- Source material
*** Block opens ***

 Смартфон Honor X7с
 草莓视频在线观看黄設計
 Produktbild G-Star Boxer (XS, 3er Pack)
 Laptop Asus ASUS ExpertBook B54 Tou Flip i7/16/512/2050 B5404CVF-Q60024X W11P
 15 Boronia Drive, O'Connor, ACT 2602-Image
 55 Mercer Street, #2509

*** Block closes ***
*** Block opens ***

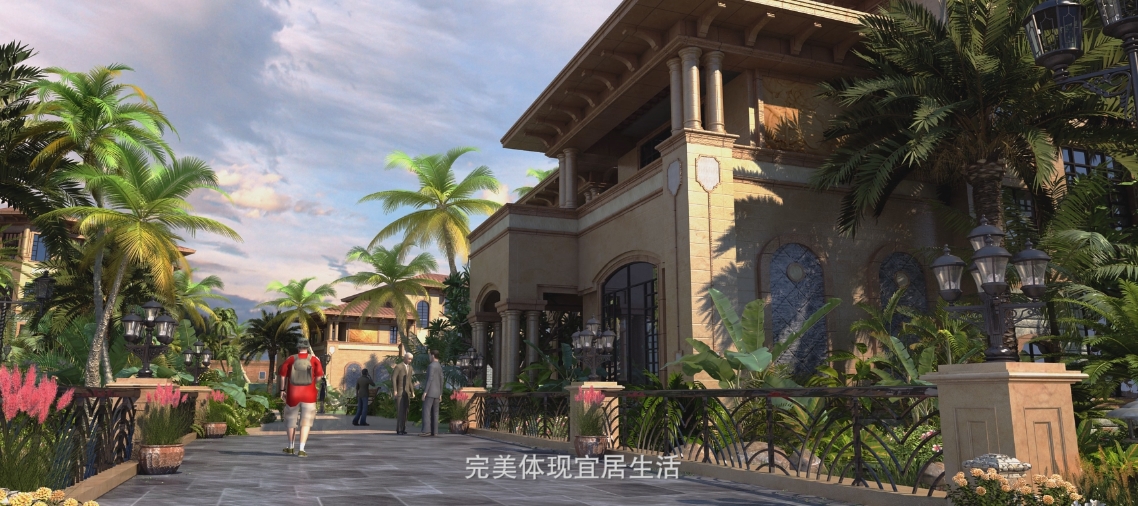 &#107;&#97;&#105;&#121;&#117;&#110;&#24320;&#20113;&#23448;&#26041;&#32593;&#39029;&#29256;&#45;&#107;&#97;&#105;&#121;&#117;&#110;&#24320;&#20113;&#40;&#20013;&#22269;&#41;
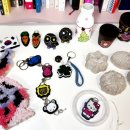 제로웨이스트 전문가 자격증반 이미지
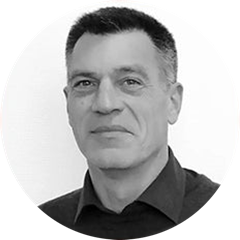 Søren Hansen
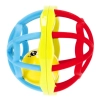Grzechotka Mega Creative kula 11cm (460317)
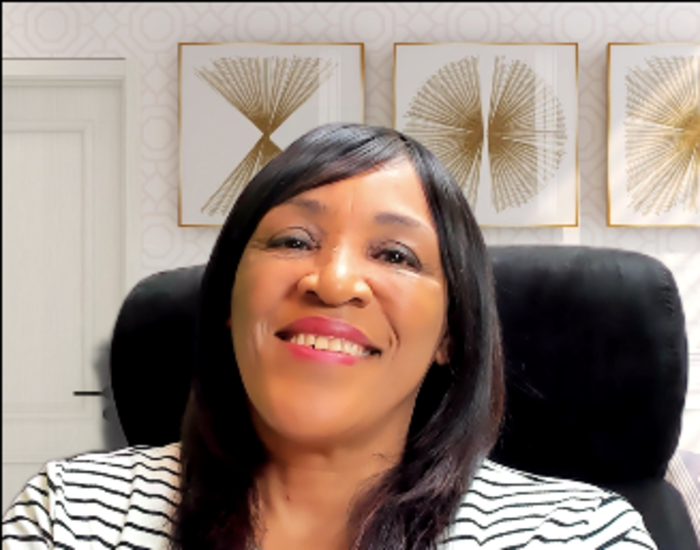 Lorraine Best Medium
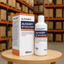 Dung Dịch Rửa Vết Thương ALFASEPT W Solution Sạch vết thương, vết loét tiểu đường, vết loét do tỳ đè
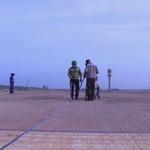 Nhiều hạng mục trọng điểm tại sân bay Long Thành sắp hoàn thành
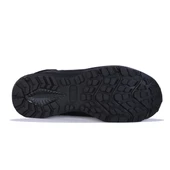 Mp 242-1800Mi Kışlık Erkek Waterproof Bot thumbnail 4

*** Block closes ***

- Work required
Although the records above contain pictures, the copy should not; retype exactly the lines from the one containing "Søren Hansen" through the one containing "Mp 242-1800Mi Kışlık".

- Response to this exercise
 Søren Hansen
Grzechotka Mega Creative kula 11cm (460317)
 Lorraine Best Medium
 Dung Dịch Rửa Vết Thương ALFASEPT W Solution Sạch vết thương, vết loét tiểu đường, vết loét do tỳ đè
 Nhiều hạng mục trọng điểm tại sân bay Long Thành sắp hoàn thành
 Mp 242-1800Mi Kışlık Erkek Waterproof Bot thumbnail 4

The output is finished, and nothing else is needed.